Reckless driving is the violation of a ticket given for a number of reasons depending on which state you are driving in. In some states, reckless driving can also be called "careless" driving. In other states, reckless and careless driving are separate and different charges. Reckless driving covers a number of driving infractions, usually speeding excessively, street racing, or eluding a police officer in a car chase. The ticket can have severe consequences or limitations on your driver's license.
Contest your reckless driving ticket. Different states have different procedures for contesting a ticket. Usually you can write or call the court to set a hearing date. Once a hearing date is set, you can determine whether or not to hire a lawyer. An experienced attorney can help you navigate the court system to have the best chance of success.
Get a copy of the police record. You may have to write the court or police department that issued the ticket and pay a small fee, but make sure to get a copy of the police report so you know exactly what behavior is on the public record. Read it carefully for any discrepancies in facts. If there were any witnesses, ask them to tell you what happened in their own words and compare these statements to the police reports. An attorney can help you review a police report and if it comes to a trial, an attorney can question these witnesses to prove your innocence.
Read More: How Long Does Reckless Driving Stay on Your Record?
Go to court. You will likely first be offered a "plea." This may mean pleading guilty to a lesser charge or traffic ticket. An experienced attorney can help you decide whether to fight your ticket in court or to take the plea you are offered. The plea may come with conditions or probation, so consider it carefully. Taking a plea does not mean that your reckless driving ticket has been dismissed, it simply means that you have pled guilty to a lesser charge.
Plead innocent in court.
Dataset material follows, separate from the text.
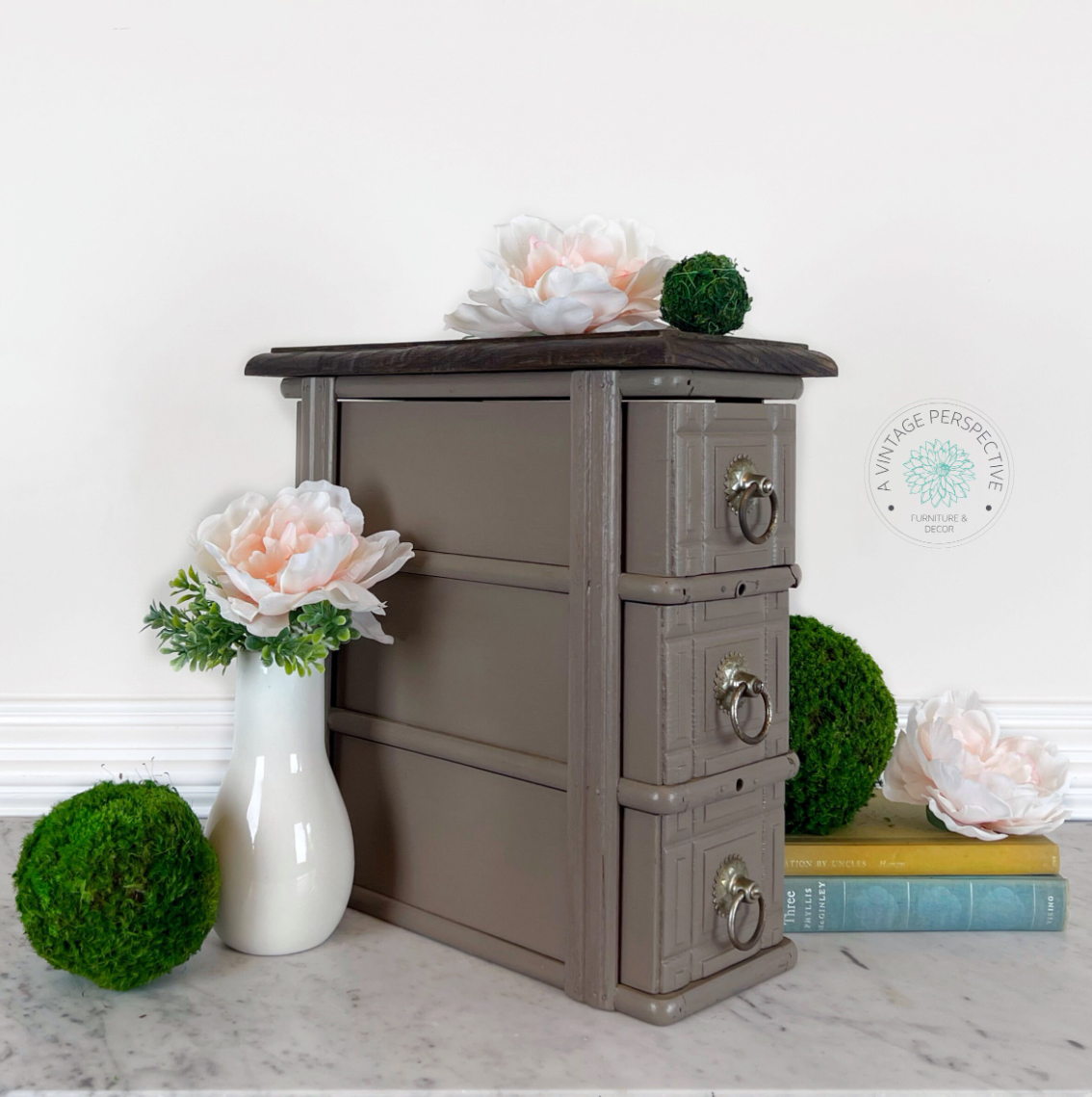 Antique Sewing Cabinet Drawers | Apothecary Drawers | Vintage Sewing Machine Drawers | Wood Sewing Cabinet | Rustic Tabletop Cabinet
If you decide not to take a plea bargain, you will go to court where you can plead guilty or innocent to reckless driving. If you plead innocent, a trial date will be set for a hearing on your reckless driving charge. The hearing is where you will bring to light all the information presented in the police report. A lawyer can question any witnesses and make arguments on your behalf. Depending on your state, either the judge or a jury will make a final decision. If you are deemed innocent, your reckless driving ticket is considered dismissed. If guilty, you will be stuck with a reckless driving ticket on your record.